Niche Content for No One

Notes from migrating from XLRD to OpenPyXL

Background

I recently needed to migrate a service from using XLRD to OpenPyXL. The service was old and needed to support .xlsx file types, while XLRD has since dropped support for non-.xls file types. There were a few issues I ran into while trying to use OpenPyXL as a drop-in replacement, so I wanted to put them in one place for reference.

Implementation

The “standard” way to use OpenPyXL is to use pandas. Due to organizational requirements, I could not use pandas and instead had to use OpenPyXL directly.

Shared Context

Each of these issues was encountered with a workbook imported with the following code:

import openpyxl

book = openpyxl.load_workbook(filename="path/to/file")
sheet = book.worksheets[0]

Issues 1 & 2: 1-indexing and Value Access

The worksheet itself is 1-indexed along its rows. To access the first row of a sheet, you would use

row = sheet[1]

Further, the cells in each row are cell objects instead of raw values. To get the raw values,

row_values = [cell.value for cell in row]

Another difference between XLRD and OpenPyXL is the default value in cells. For XLRD, it’s the empty string. For OpenPyXL, it’s None. For my use case, I had to modify the list comprehension to be

row_values = [cell.value for cell if cell.value is not None else "" in row]

Issue 3: Performance

The service I had inherited looped over the sheet using the index to access each row. For cell-by-cell validation across ~10,000 rows, the execution time went from ~2 minutes to timing out after finishing ~15% in 15 minutes. I did not extrapolate to 60 minutes because the execution time grew for each row, growing by ~10x by ~15%. I did not profile it much further, but this had the hallmarks of file access overhead.
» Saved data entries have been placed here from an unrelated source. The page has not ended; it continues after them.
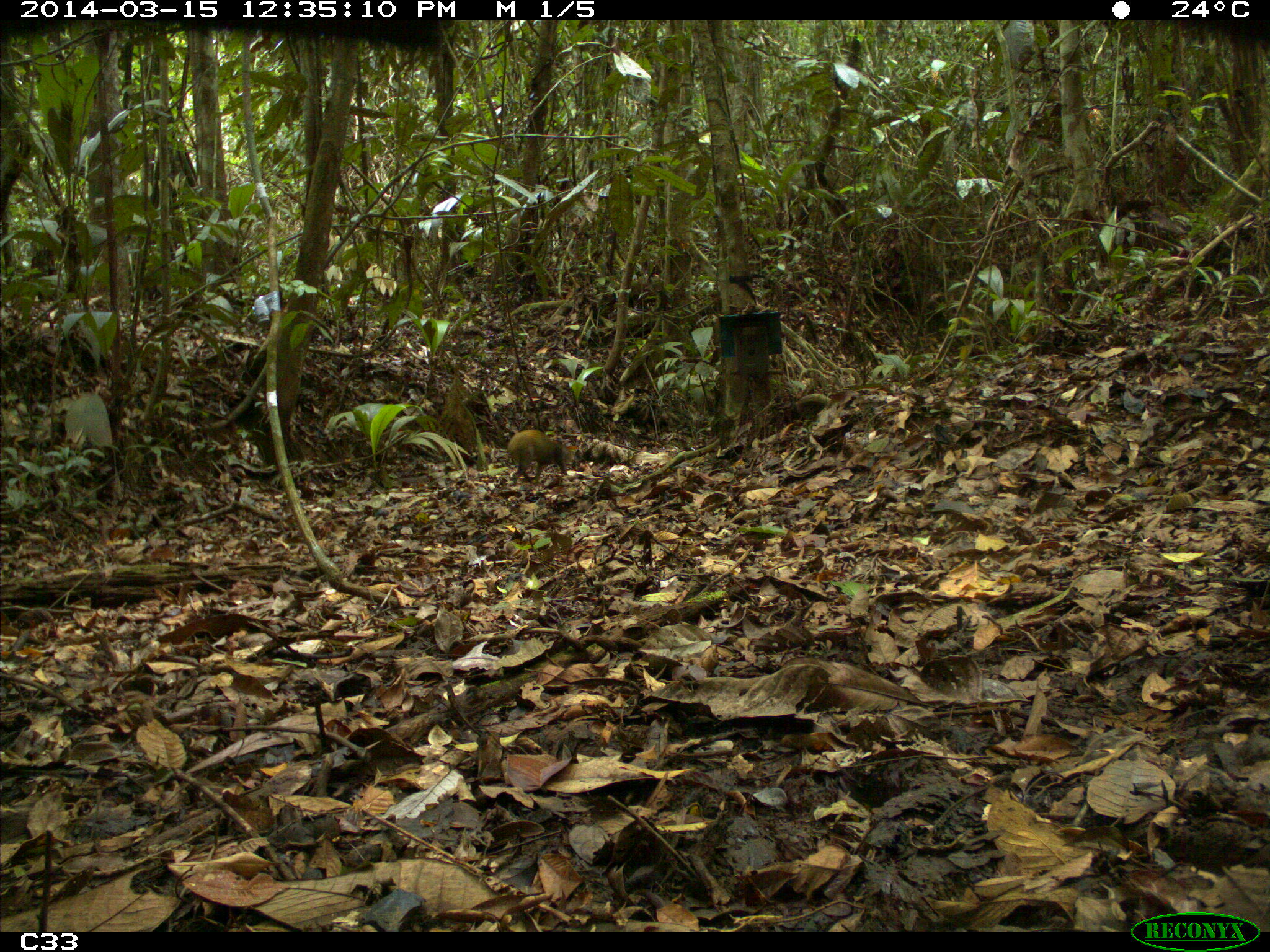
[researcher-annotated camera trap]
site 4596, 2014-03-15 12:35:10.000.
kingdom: Animalia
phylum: Chordata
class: Mammalia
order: Rodentia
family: Dasyproctidae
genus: Dasyprocta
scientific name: Dasyprocta leporina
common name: red-rumped agouti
Dasyprocta leporina (red-rumped agouti), count 1, age adult.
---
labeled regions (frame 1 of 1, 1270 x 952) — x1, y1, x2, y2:
dasyprocta leporina: 506, 428, 575, 486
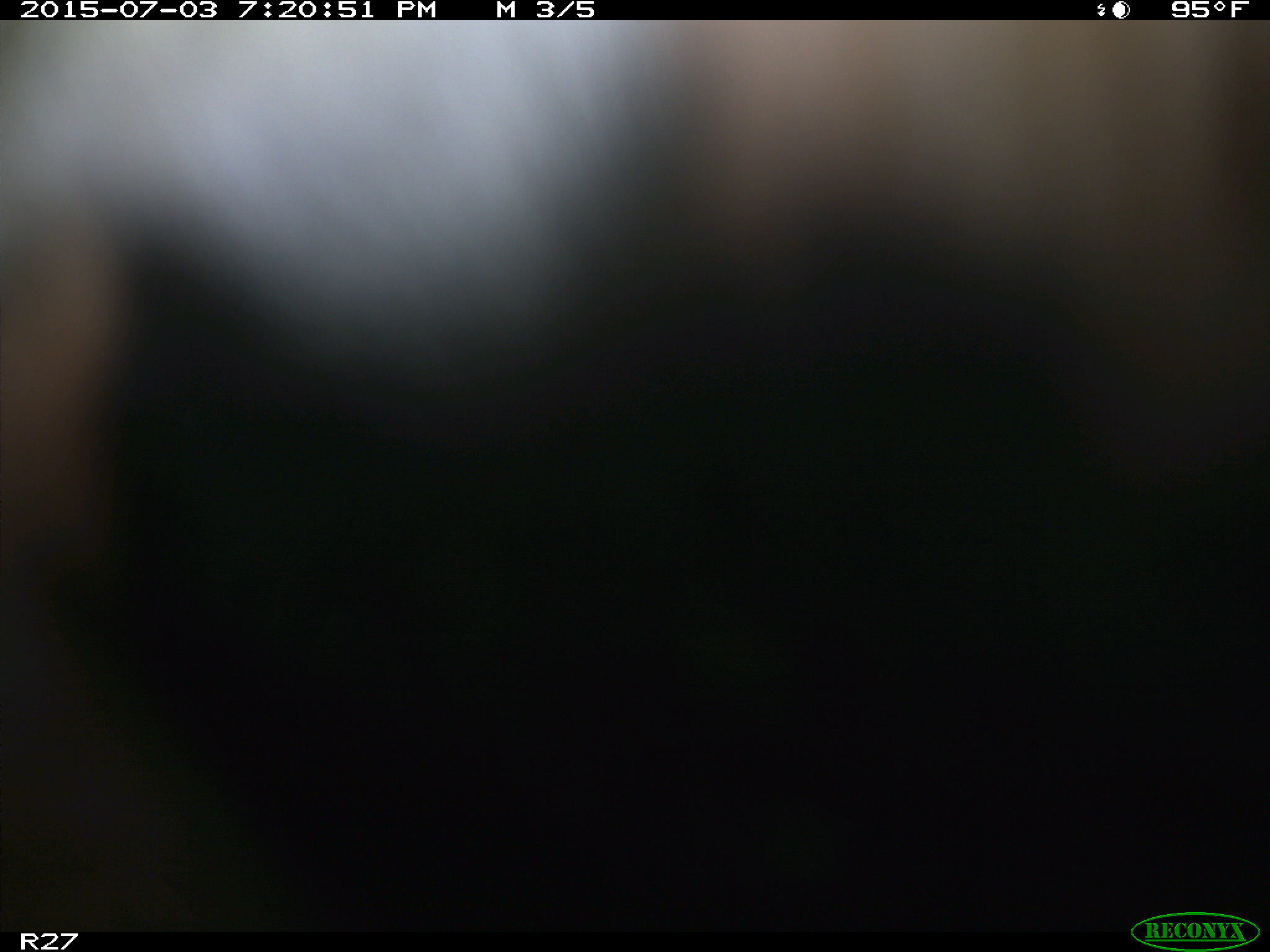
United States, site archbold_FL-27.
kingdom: Animalia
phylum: Chordata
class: Mammalia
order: Artiodactyla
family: Bovidae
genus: Bos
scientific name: Bos taurus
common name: domestic cow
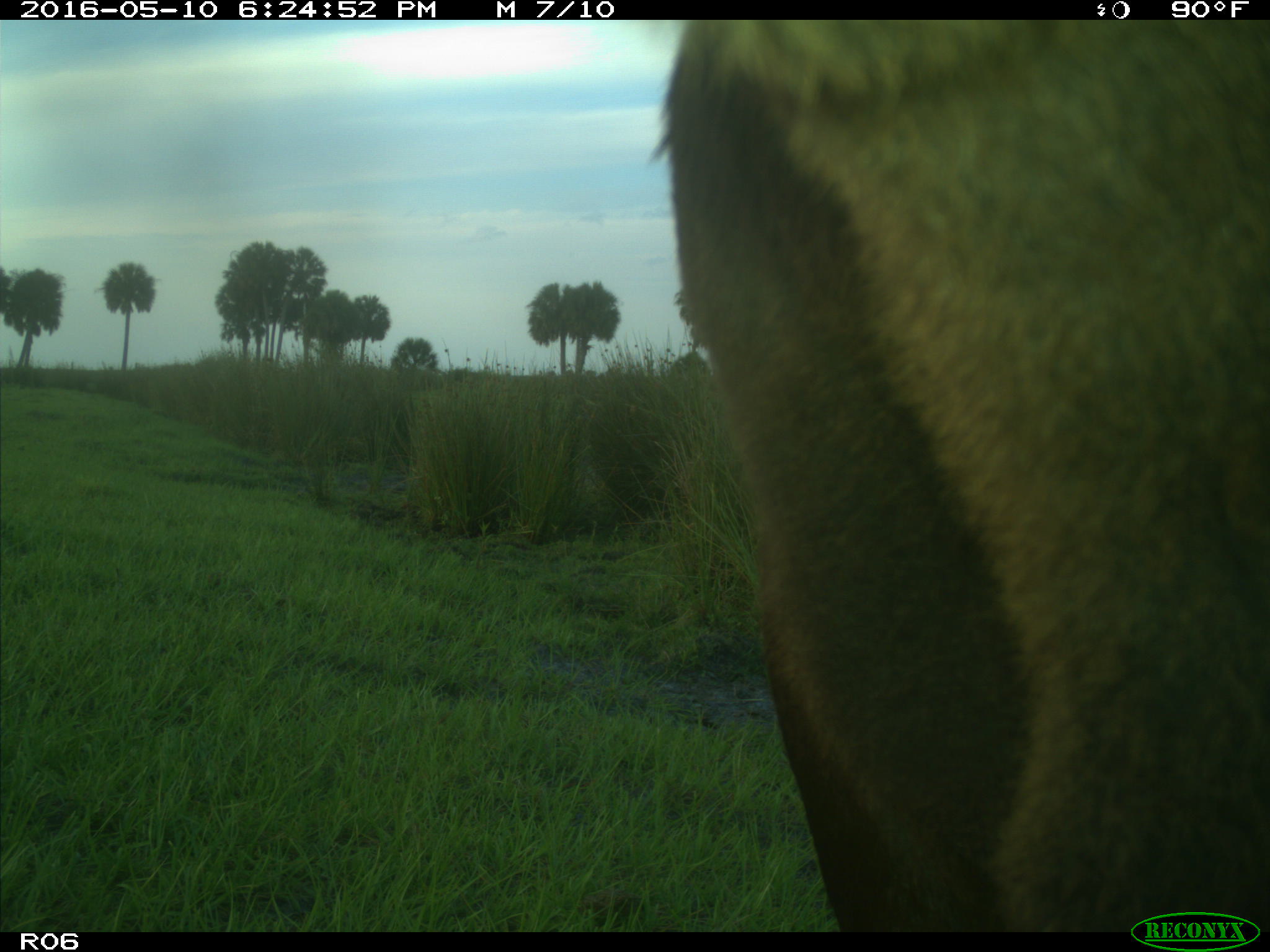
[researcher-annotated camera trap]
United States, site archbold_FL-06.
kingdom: Animalia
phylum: Chordata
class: Mammalia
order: Artiodactyla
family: Bovidae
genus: Bos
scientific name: Bos taurus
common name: domestic cow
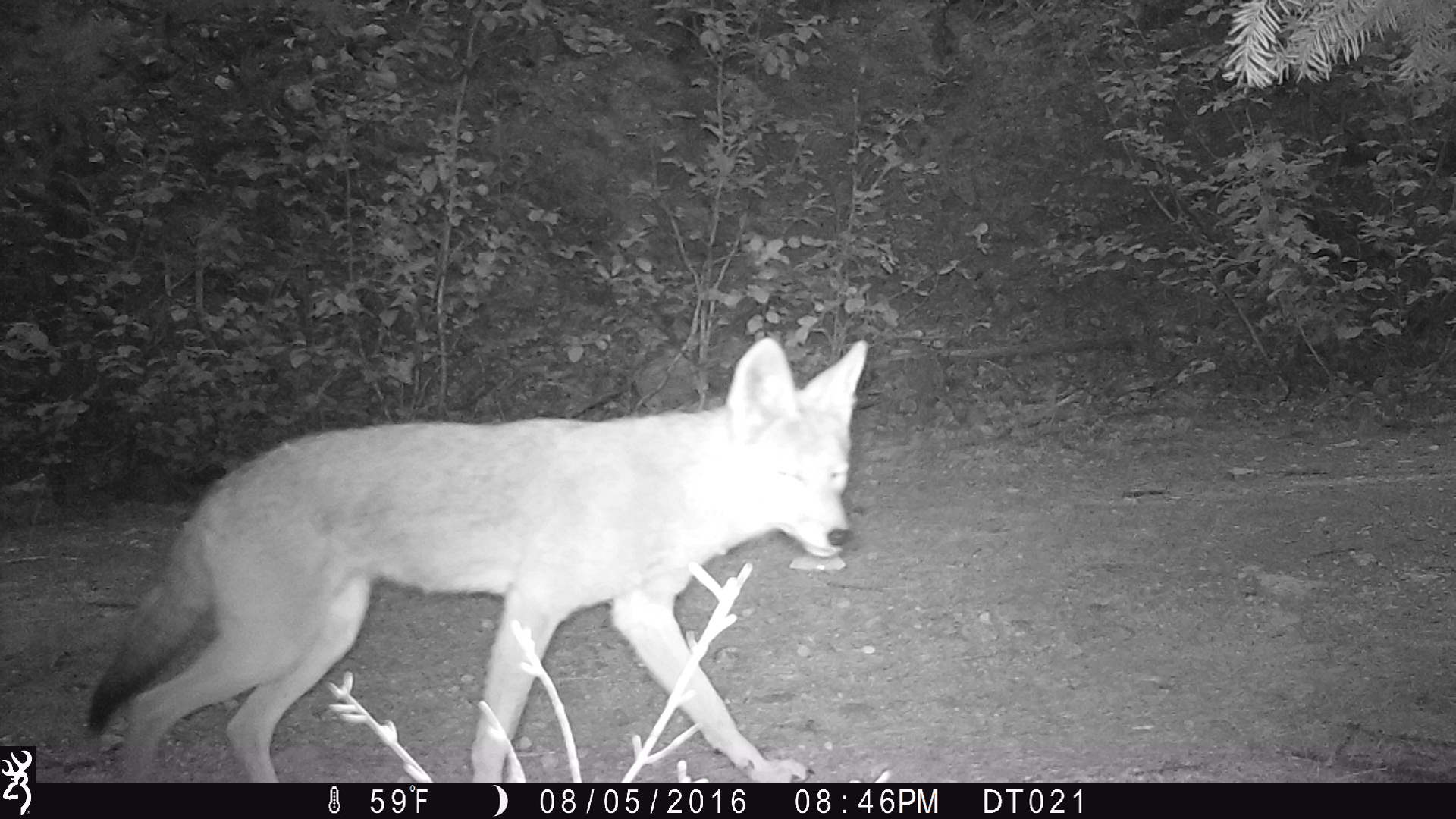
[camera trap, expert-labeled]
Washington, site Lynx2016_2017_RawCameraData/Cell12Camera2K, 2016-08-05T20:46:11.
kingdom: Animalia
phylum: Chordata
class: Mammalia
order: Carnivora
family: Canidae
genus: Canis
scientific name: Canis latrans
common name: coyote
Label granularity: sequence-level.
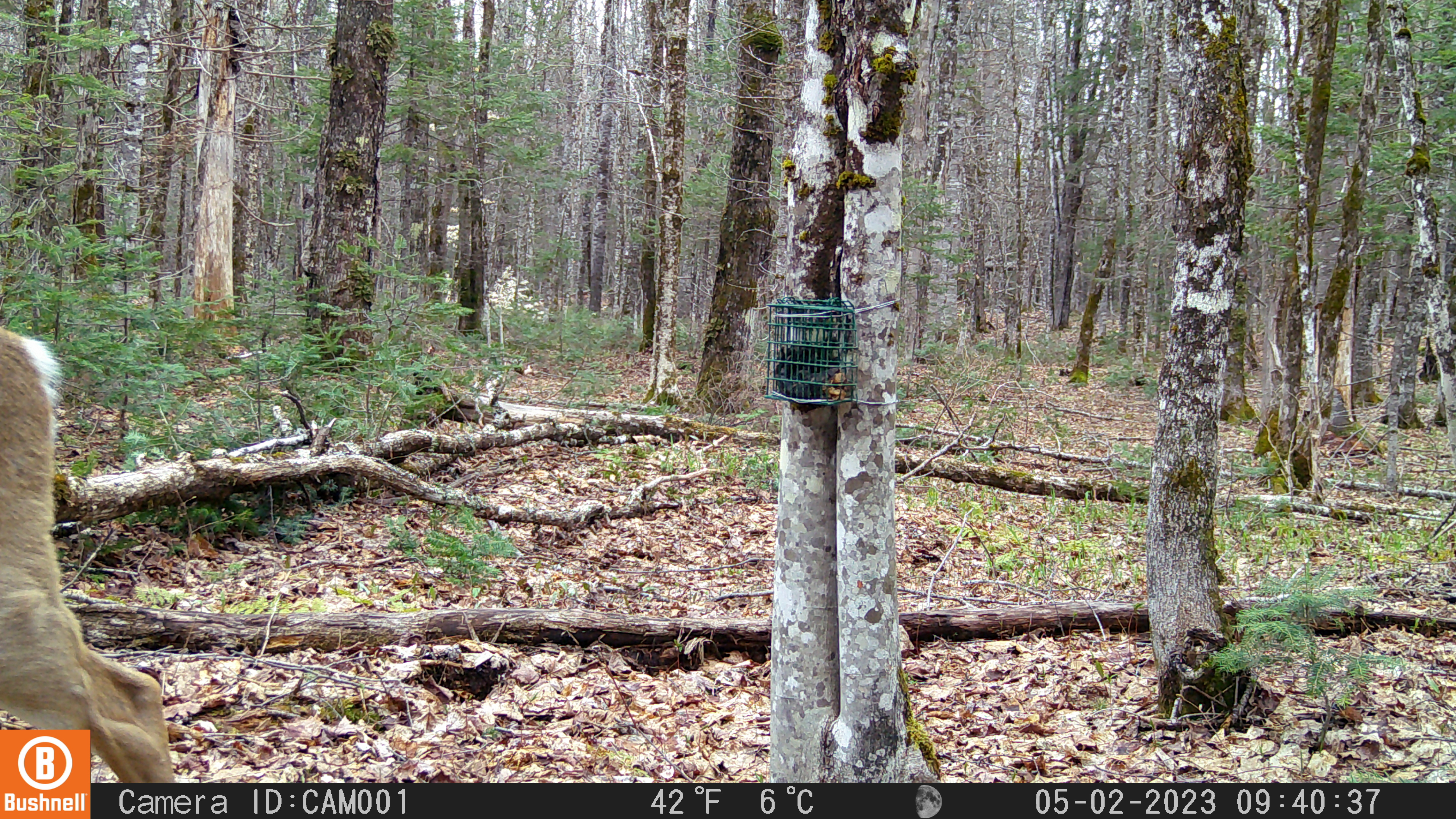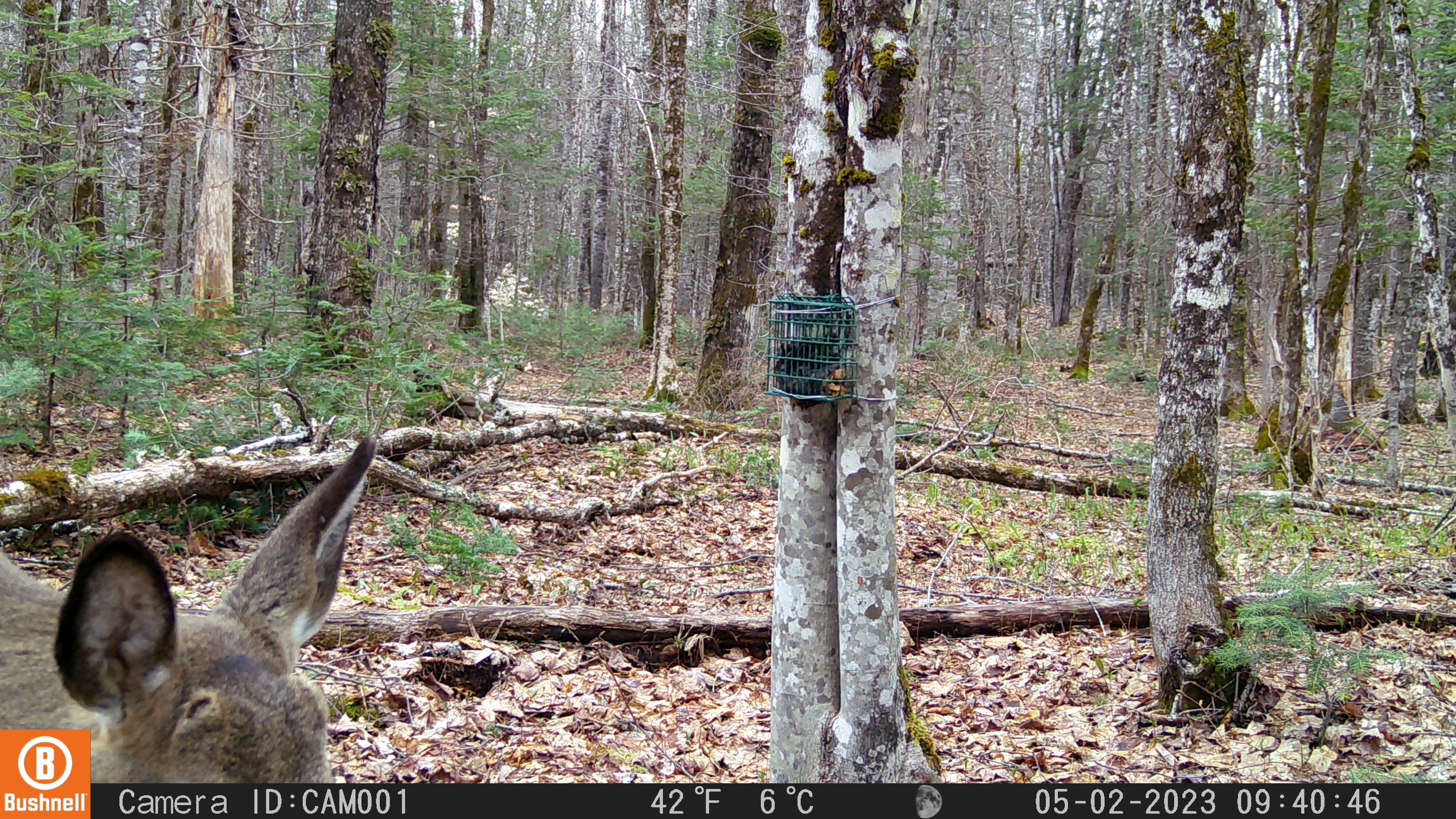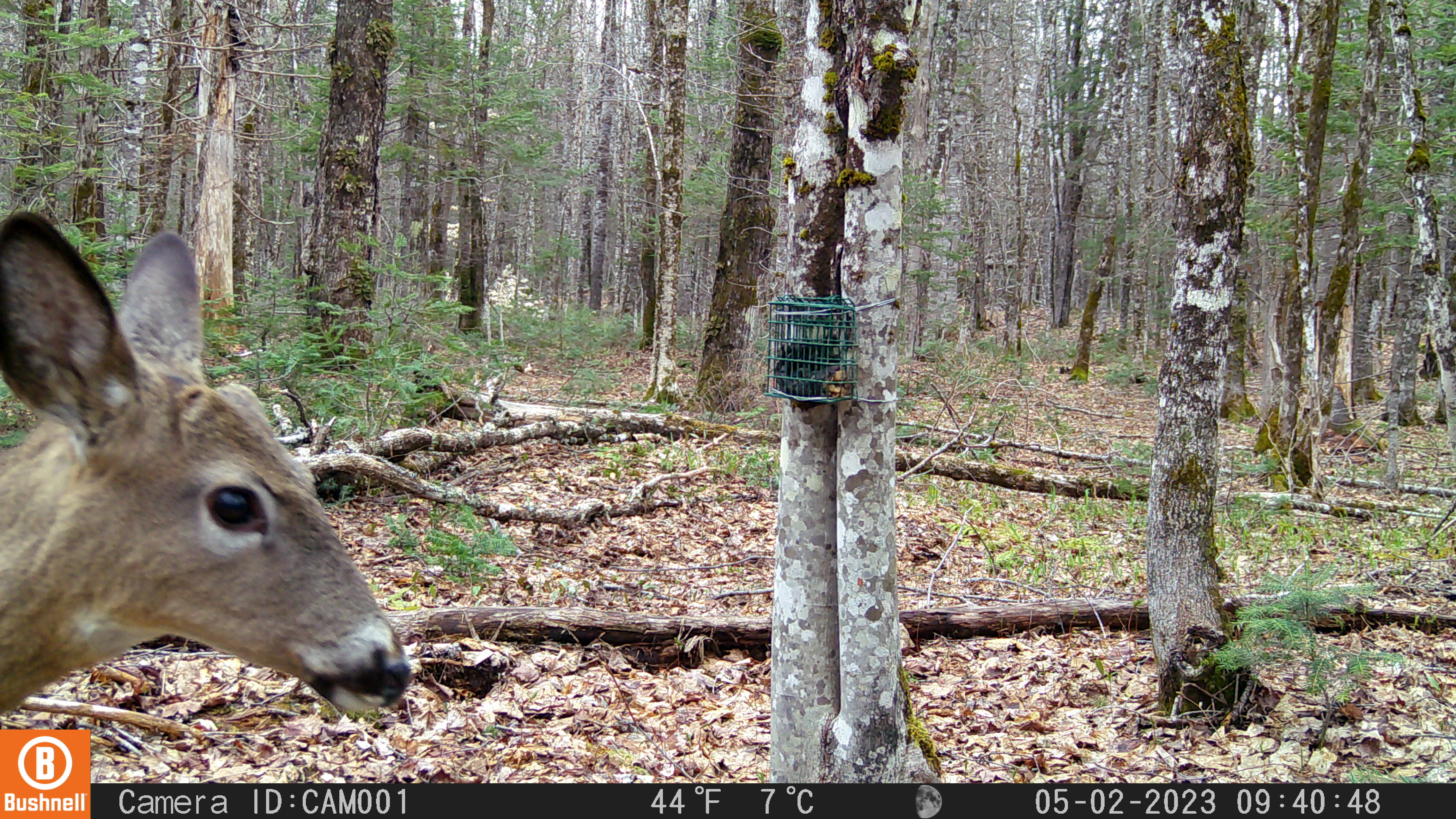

After a few hours trying to find the cause of the problem, the solution was to refactor the code to iterate over the sheet object instead of accessing the rows by index.

# Bad
for i in range(1, 10000):
    perform_validation(sheet[i])

# Good
for row in sheet:
    perform_validation(row)

This still resulted in a performance penalty over XLRD, but execution time only rose to 4 minutes as opposed to multiple hours.